What this task involves:
Reproduce every record below word for word and include no pictures.

Data for this exercise:
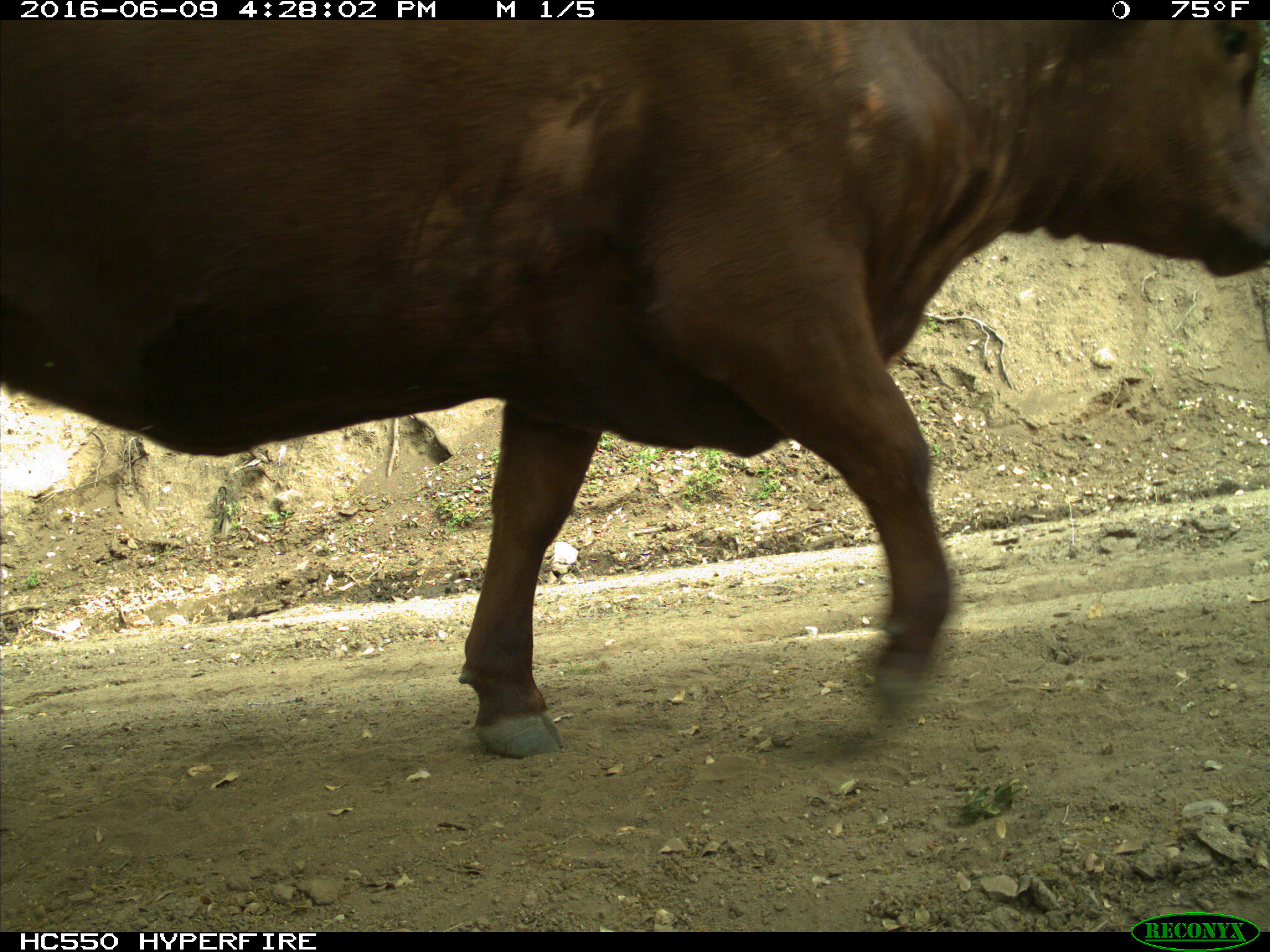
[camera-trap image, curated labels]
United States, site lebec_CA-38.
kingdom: Animalia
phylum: Chordata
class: Mammalia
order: Artiodactyla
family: Bovidae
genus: Bos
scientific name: Bos taurus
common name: domestic cow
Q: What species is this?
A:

Response box:
[camera-trap image, curated labels]
United States, site lebec_CA-38.
kingdom: Animalia
phylum: Chordata
class: Mammalia
order: Artiodactyla
family: Bovidae
genus: Bos
scientific name: Bos taurus
common name: domestic cow
Q: What species is this?
A:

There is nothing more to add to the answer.